Example: A patient has arthritis of the knee and then sustains a job-related injury to the same knee. The acute condition is diagnosed as a sprain. Both conditions contribute to the patient’s disability. The combined condition is compensable only if the compensable injury (the sprain) contributes more than 50 percent to the patient’s disability or need for treatment.
A closed claim is when the worker has been found medically stationary and the insurer has issued a notice of closure.
Medical provider vs. medical service provider
A medical provider is any type of provider who offers any medical services, such as hospitals, clinics, or prosthetists/orthotists. It also includes medical service providers.
Medical service providers are people duly licensed to practice one or more of the healing arts, such as physicians, physical therapists, or acupuncturists.
Note: Licensed massage therapists are not licensed to practice a healing art and , therefore, are not considered a medical service provider.
Attending physician or authorized nurse practitioner
An attending physician or authorized nurse practitioner is primarily responsible for the patient’s care, authorizes time loss, and prescribes and monitors ancillary care and specialized care. Under Oregon law, the patient may choose the first attending physician or authorized nurse practitioner and then, after that, may change attending physicians only two times by choice. Additional changes require pre-approval from the insurer or the Workers’ Compensation Division. Generally, changes outside the patient‘s control do not count toward the three choices.

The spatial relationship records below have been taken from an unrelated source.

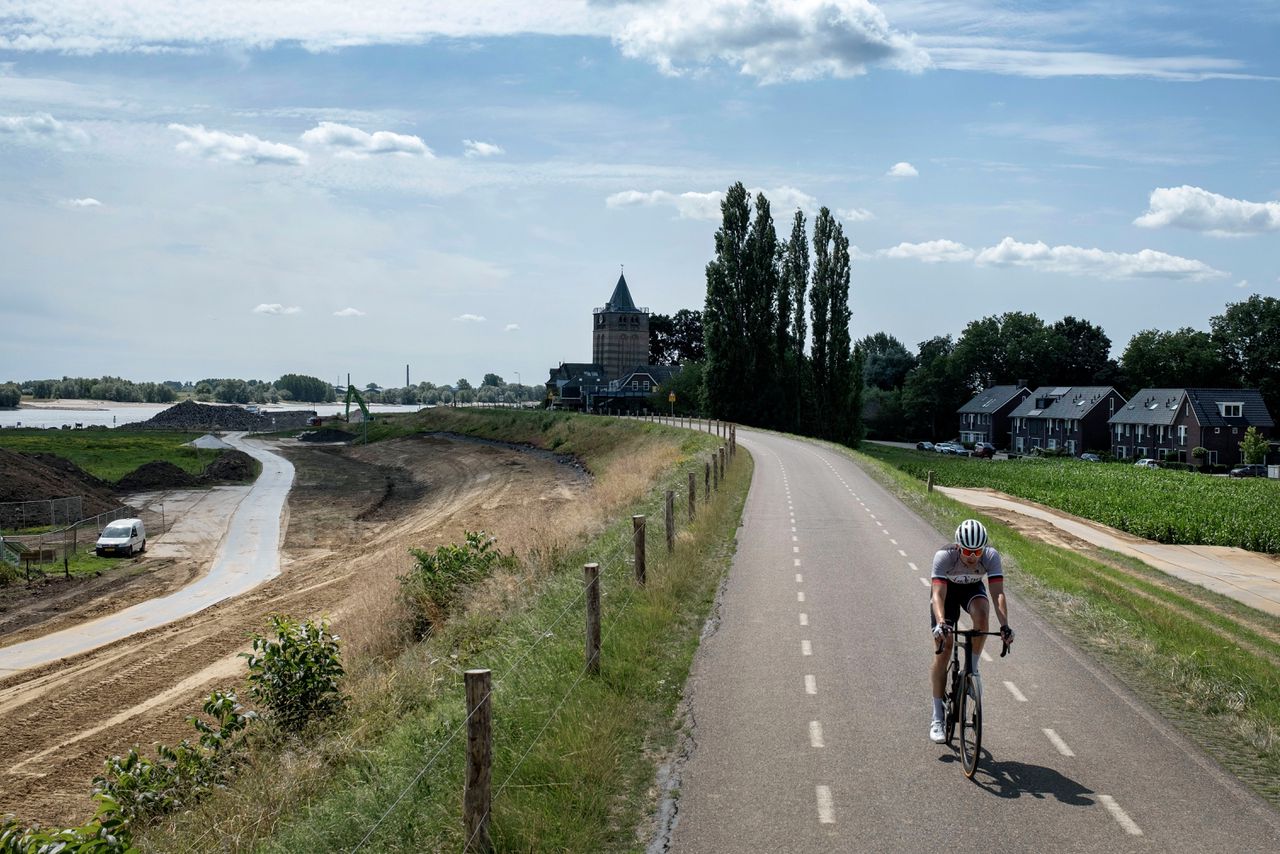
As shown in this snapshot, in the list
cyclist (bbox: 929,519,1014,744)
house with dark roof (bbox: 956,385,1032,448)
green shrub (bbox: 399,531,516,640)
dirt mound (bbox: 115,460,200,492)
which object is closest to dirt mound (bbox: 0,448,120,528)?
dirt mound (bbox: 115,460,200,492)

If you assume responsibility from another attending physician for treating a workers’ compensation patient, the patient must complete Form 827 to clearly indicate that the patient has transferred ongoing treatment for the on-the-job injury to you.

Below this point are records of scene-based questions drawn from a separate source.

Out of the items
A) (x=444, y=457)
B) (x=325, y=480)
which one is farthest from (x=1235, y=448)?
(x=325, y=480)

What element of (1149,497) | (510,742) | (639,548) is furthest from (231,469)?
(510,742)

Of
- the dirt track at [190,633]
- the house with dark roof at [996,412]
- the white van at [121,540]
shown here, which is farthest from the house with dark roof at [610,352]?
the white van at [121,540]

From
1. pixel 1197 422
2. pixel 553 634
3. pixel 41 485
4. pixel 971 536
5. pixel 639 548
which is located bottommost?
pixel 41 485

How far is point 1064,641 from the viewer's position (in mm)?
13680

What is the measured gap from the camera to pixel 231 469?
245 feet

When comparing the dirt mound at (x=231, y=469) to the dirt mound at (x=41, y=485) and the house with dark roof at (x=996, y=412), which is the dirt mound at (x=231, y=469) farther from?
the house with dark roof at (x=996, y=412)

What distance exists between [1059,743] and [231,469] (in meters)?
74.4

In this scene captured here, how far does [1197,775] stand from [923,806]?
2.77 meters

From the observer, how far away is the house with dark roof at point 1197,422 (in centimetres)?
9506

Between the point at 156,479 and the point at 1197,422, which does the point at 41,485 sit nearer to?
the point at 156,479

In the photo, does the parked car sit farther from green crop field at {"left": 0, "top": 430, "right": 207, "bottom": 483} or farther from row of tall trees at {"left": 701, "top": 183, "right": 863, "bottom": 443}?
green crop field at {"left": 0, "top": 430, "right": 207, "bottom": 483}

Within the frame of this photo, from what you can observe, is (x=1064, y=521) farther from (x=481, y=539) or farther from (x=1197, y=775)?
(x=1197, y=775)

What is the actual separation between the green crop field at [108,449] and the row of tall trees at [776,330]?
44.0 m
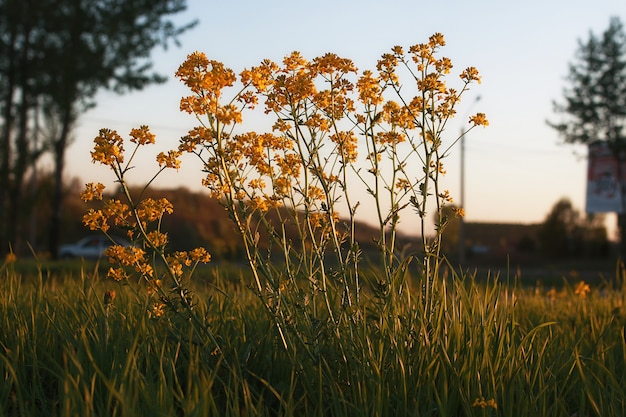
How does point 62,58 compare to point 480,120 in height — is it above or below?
above

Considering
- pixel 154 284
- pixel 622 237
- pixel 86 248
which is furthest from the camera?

The following situations are not changes of attending physician:
- Emergency or “on call” treatment
- Examinations at the request of the insurer
- Referrals for specialized treatment or consultations
- Referrals to radiologists or pathologists for diagnostic studies
If you are seeing the patient solely for a consultation or as a specialist physician, it is not considered a change of physician and the patient should not complete Form 827.
You may not authorize the worker’s temporary disability benefits (time loss) unless you are the worker’s attending physician.
Claim settlements
Disputed claim settlements (DCS)
If a patient and the insurer disagree about whether the patient has a valid workers’ compensation claim or condition, the patient and the insurer may resolve the disagreement with a disputed-claim settlement. If such a settlement is reached, the claim will remain denied, and, for a sum of money, the patient will give up all rights to future benefits for the denied medical conditions of the claim.

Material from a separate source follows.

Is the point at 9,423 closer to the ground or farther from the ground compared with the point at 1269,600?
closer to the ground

Oregon law requires that, under a DCS, health care providers be reimbursed for medical services at half the amount allowed by the fee schedule, and total reimbursement to health care providers cannot exceed 40 percent of the total settlement without the patient’s approval. However, the patient may choose to directly reimburse health care providers from the settlement proceeds at 100 percent of the Oregon workers’ compensation fee schedule amount. Generally, only those bills that have been received by the insurer are included in the DCS.
When a patient’s claim is settled by a DCS, you can submit the unpaid portion of your bills to the patient’s health insurer. If there is no health insurer, you may directly bill the patient. However, if the patient chooses to directly reimburse health care providers from the settlement proceeds at the Oregon workers’ compensation fee schedule amount, the provider must accept this as payment in full (ORS 656.313).
Claims disposition agreements (CDA)
A CDA is a compromise and release of all benefits, except medical benefits, on an accepted claim for a cash amount and will not affect medical reimbursement.